After many years of training, it finally happened, I was going to be an attending. The goal we all strive for – to take the training wheels off, practice what we learned, and provide the best care possible for our patients. I spent months leading up to my first week on service incredibly nervous and found myself reviewing guidelines, trials, and any other resource to help me succeed – safe to say, I was psyching myself into a frenzy.

Like many of us, the fear of failure is an incredibly motivating factor but perhaps not the healthiest mindset. I’d like to share my journey as a first-year attending and what I learned in hopes of helping others who are finally taking off the training wheels.

Day 1 as attending, celebrating great news our patient was undergoing heart transplant.

1. Your department wants you to be successful.

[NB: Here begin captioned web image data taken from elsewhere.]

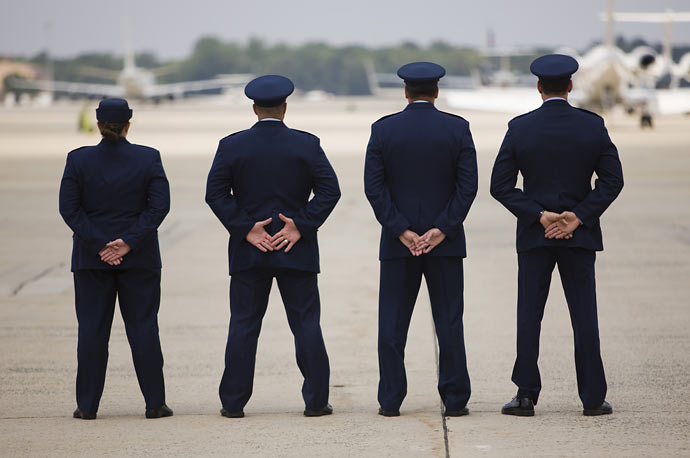 U.S. Air Force personnel await the arrival of Marine One carrying Barack Obama to Air Force One at Andrews Air Force Base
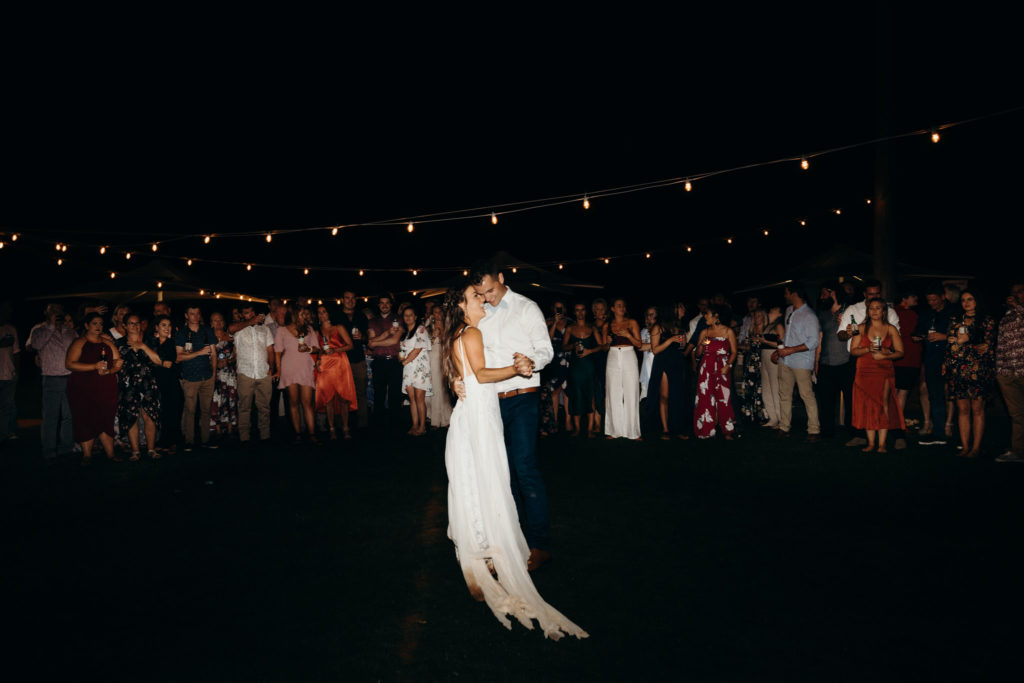 bride and groom having their first dance at the Broome Fishing Club with festoon lighting and wedding guests in the background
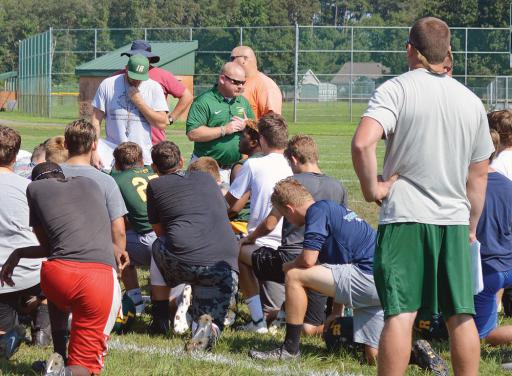 Todd Fuhrmann talks to the football team about safety during practice on Wednesday, Aug. 15.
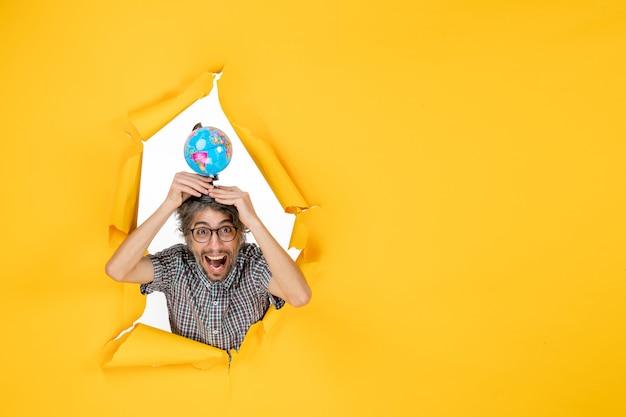 Widok z przodu młodego mężczyzny trzymającego kulę ziemską na żółtej ścianie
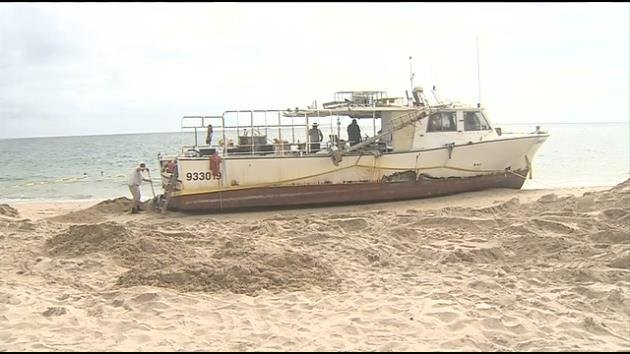 Fishing boat remains stuck on shore after running aground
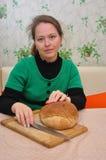 De jonge vrouwenzitting bij een lijst en treft voorbereidingen om eigengemaakt brood te snijden Stock Afbeeldingen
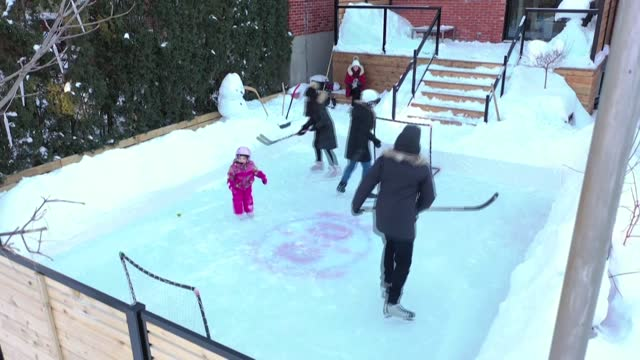 more canadians than ever this year are embracing an old winter tradition in this country, the backyard ice rink, as public health authorities have... - montréal stock videos & royalty-free footage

It may feel like you are alone as an attending, but your department invested a lot of time and resources for you to join. They want you to succeed and encourage open lines of communication. The senior members in both my departments (cardiology and critical care) expected me to call them when I was struggling with a challenging case, needed clarity on how to navigate the new system I was working in, and to touch base on how I was doing. I have called my colleagues on the weekends and at odd hours to ensure I was providing the best care for my patients – and the best part, they did not once make me feel inferior or as if I was doing a bad job.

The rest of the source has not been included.